Тогда я ответил ему, что я еретик и варвар, «que je suis hérétique et barbare», и что мне все эти архиепископы, кардиналы, монсиньоры и проч., и проч. — всё равно. Одним словом, я показал вид, что не отстану. Аббат поглядел на меня с бесконечною злобою, потом вырвал мой паспорт и унес его наверх. Чрез минуту он был уже визирован. Вот-с, не угодно ли посмотреть? — Я вынул паспорт и показал римскую визу.
— Вы это, однако же, — начал было генерал…
— Вас спасло, что вы объявили себя варваром и еретиком, — заметил, усмехаясь, французик. — «Cela n'était pas si bête».[80]
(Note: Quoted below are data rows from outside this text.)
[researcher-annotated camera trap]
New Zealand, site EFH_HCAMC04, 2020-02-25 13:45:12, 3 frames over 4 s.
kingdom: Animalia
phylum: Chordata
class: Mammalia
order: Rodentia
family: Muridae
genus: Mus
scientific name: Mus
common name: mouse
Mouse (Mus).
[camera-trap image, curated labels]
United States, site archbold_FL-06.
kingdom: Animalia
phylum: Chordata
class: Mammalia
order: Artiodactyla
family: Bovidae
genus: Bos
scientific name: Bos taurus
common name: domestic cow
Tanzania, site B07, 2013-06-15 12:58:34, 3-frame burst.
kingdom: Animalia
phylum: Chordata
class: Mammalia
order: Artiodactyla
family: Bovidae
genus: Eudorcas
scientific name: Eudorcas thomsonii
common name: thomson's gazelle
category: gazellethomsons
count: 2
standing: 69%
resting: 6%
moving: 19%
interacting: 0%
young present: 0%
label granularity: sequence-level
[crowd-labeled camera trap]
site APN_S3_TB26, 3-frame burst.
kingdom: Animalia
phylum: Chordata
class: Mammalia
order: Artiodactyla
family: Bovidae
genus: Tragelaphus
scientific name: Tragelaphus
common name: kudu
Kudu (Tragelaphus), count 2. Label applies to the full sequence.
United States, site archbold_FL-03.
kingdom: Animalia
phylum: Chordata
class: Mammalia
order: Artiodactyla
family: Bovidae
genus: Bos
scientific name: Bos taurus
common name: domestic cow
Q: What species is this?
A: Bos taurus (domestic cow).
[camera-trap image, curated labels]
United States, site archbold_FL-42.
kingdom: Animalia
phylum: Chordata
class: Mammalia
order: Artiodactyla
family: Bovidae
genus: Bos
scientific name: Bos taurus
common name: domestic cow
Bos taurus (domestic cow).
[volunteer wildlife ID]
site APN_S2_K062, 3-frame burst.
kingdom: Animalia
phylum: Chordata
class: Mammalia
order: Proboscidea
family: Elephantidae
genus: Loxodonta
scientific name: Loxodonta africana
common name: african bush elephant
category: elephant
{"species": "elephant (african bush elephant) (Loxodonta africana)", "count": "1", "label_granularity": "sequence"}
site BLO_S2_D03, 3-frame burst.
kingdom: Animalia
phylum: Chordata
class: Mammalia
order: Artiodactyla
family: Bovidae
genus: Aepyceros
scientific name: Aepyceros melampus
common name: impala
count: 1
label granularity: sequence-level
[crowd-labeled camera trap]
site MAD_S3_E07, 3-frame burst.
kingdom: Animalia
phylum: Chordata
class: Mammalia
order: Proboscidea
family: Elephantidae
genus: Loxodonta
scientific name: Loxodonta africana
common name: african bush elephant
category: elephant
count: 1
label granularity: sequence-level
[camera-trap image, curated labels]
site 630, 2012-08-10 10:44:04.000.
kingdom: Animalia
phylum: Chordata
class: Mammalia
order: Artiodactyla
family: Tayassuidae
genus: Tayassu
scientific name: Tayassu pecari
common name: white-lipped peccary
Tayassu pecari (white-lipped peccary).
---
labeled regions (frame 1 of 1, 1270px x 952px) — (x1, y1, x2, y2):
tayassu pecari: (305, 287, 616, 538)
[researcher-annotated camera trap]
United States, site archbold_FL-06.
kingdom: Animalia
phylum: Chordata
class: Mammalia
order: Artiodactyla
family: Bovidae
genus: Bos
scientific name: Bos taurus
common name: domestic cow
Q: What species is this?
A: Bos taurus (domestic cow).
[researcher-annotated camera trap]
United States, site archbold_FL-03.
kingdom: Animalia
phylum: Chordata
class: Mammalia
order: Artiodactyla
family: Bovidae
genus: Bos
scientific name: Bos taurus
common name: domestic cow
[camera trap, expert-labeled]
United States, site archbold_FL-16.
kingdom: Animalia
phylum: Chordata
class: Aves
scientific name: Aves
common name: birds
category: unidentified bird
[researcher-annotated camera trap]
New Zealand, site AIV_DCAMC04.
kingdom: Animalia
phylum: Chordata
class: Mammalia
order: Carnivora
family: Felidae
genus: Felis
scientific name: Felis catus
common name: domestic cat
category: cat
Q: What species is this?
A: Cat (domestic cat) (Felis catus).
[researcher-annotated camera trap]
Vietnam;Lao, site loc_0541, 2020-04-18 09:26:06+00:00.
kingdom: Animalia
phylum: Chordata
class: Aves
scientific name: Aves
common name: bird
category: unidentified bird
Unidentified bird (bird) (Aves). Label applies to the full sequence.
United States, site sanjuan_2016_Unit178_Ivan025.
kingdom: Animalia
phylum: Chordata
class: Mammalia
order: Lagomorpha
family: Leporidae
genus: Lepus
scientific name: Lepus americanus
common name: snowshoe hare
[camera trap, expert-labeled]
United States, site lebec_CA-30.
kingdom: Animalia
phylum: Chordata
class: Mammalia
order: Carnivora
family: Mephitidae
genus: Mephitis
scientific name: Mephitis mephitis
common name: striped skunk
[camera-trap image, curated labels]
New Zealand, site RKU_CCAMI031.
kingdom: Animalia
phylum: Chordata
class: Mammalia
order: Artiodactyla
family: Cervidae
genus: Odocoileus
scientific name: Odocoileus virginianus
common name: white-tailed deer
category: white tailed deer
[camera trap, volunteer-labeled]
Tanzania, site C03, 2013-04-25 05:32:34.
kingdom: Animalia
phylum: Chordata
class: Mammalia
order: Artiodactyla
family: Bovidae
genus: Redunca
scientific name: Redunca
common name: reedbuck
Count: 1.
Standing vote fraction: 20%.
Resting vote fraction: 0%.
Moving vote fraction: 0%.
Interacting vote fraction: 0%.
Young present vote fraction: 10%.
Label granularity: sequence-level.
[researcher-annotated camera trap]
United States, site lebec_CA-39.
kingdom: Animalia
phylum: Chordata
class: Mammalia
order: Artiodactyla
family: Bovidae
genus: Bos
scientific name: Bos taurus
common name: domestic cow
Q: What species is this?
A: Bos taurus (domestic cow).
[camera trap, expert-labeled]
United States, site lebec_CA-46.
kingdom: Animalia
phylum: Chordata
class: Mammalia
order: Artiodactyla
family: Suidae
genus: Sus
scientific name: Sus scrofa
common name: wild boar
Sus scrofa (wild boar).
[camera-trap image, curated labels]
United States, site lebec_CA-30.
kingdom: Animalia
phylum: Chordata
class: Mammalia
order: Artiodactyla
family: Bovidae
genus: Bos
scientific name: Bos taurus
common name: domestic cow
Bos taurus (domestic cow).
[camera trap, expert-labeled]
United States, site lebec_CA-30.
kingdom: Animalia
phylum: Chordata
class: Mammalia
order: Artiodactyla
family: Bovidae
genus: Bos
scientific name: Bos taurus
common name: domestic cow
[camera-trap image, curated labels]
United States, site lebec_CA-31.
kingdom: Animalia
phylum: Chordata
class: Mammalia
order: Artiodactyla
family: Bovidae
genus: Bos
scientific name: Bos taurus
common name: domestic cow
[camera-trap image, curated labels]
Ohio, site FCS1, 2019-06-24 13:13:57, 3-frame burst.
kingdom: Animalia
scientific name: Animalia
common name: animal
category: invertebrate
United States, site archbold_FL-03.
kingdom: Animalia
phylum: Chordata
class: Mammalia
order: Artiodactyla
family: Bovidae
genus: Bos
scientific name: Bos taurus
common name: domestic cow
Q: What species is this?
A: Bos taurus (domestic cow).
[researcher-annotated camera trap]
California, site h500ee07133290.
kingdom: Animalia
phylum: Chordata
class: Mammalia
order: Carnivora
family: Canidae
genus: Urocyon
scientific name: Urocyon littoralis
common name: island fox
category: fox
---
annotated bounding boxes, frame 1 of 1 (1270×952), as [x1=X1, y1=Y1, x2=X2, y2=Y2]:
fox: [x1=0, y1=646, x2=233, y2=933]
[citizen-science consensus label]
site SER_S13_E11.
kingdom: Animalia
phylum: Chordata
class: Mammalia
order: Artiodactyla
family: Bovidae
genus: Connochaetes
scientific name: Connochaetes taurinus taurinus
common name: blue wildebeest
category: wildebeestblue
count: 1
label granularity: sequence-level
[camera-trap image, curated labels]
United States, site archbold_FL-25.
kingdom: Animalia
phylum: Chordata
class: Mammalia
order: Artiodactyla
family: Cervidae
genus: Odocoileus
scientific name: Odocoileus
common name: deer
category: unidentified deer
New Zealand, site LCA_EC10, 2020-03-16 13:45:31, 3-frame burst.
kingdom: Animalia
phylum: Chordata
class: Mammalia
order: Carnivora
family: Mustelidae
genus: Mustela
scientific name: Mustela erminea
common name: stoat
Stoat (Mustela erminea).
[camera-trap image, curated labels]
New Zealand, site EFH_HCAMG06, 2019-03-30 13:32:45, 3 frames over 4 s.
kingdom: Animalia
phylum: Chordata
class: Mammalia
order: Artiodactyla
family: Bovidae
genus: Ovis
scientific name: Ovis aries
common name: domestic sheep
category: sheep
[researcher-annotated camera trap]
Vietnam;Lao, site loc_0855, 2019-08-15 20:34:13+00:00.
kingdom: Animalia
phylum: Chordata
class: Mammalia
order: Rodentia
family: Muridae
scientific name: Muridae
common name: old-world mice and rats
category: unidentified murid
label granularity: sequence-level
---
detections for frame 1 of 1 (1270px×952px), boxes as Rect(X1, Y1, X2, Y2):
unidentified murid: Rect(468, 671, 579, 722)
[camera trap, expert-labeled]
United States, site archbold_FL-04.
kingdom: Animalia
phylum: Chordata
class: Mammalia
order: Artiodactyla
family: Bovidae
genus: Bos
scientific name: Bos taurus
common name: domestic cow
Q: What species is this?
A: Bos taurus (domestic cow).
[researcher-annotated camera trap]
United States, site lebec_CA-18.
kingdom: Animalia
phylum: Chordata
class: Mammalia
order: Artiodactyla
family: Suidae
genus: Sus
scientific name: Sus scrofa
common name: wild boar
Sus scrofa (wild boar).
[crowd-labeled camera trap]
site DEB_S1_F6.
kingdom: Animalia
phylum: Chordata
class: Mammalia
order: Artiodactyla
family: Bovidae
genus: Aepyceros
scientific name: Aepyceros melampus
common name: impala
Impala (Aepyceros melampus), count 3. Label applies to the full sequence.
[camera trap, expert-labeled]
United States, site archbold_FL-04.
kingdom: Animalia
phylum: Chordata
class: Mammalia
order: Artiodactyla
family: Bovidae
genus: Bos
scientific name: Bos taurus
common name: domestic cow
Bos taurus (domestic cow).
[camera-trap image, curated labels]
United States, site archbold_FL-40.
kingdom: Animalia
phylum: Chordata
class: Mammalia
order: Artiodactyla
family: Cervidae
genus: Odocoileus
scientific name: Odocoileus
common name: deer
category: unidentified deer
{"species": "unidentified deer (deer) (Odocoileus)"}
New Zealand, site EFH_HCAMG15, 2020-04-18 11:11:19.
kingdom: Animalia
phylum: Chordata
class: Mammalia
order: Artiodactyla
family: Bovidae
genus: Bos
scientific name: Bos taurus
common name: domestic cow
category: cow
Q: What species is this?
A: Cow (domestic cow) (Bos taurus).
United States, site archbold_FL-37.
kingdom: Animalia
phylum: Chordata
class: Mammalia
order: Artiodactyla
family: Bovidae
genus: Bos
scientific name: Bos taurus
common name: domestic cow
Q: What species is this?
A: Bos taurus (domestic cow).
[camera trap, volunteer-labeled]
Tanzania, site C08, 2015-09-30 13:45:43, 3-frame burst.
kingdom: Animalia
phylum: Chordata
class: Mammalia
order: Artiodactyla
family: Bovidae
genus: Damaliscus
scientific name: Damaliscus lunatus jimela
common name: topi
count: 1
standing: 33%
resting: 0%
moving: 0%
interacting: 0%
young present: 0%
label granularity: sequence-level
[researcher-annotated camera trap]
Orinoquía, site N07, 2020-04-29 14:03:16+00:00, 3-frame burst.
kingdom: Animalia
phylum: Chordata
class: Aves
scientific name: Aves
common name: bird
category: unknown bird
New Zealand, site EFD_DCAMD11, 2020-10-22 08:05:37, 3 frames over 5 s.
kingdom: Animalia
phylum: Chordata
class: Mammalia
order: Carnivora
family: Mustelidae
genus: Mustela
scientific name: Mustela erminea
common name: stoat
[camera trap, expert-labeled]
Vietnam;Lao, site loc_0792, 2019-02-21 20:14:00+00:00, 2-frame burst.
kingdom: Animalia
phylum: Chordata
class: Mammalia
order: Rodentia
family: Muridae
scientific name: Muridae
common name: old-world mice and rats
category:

— Так неужели смотреть на наших русских? Они сидят здесь — пикнуть не смеют и готовы, пожалуй, отречься от того, что они русские. По крайней мере в Париже в моем отеле со мною стали обращаться гораздо внимательнее, когда я всем рассказал о моей драке с аббатом. Толстый польский пан, самый враждебный ко мне человек за табльдотом, стушевался на второй план. Французы даже перенесли, когда я рассказал, что года два тому назад видел человека, в которого французский егерь в двенадцатом году выстрелил — единственно только для того, чтоб разрядить ружье. Этот человек был тогда еще десятилетним ребенком, и семейство его не успело выехать из Москвы.
— Этого быть не может, — вскипел французик, — французский солдат не станет стрелять в ребенка!
— Между тем это было, — отвечал я. — Это мне рассказал почтенный отставной капитан, и я сам видел шрам на его щеке от пули.
Француз начал говорить много и скоро. Генерал стал было его поддерживать, но я рекомендовал ему прочесть хоть, например, отрывки из «Записок» генерала Перовского*, бывшего в двенадцатом году в плену у французов. Наконец, Марья Филипповна о чем-то заговорила, чтоб перебить разговор. Генерал был очень недоволен мною, потому что мы с французом уже почти начали кричать. Но мистеру Астлею мой спор с французом, кажется, очень понравился; вставая из-за стола, он предложил мне выпить с ним. рюмку вина. Вечером, как и следовало, мне удалось с четверть часа поговорить с Полиной Александровной. Разговор наш состоялся на прогулке. Все пошли в парк к воксалу. Полина села на скамейку против фонтана, а Наденьку пустила играть недалеко от себя с детьми. Я тоже отпустил к фонтану Мишу, и мы остались наконец одни.
Сначала начали, разумеется, о делах. Полина просто рассердилась, когда я передал ей всего только семьсот гульденов. Она была уверена, что я ей привезу из Парижа, под залог ее бриллиантов, по крайней мере две тысячи гульденов или даже более.
— Мне во что бы ни стало нужны деньги, — сказала она, — и их надо добыть; иначе я просто погибла.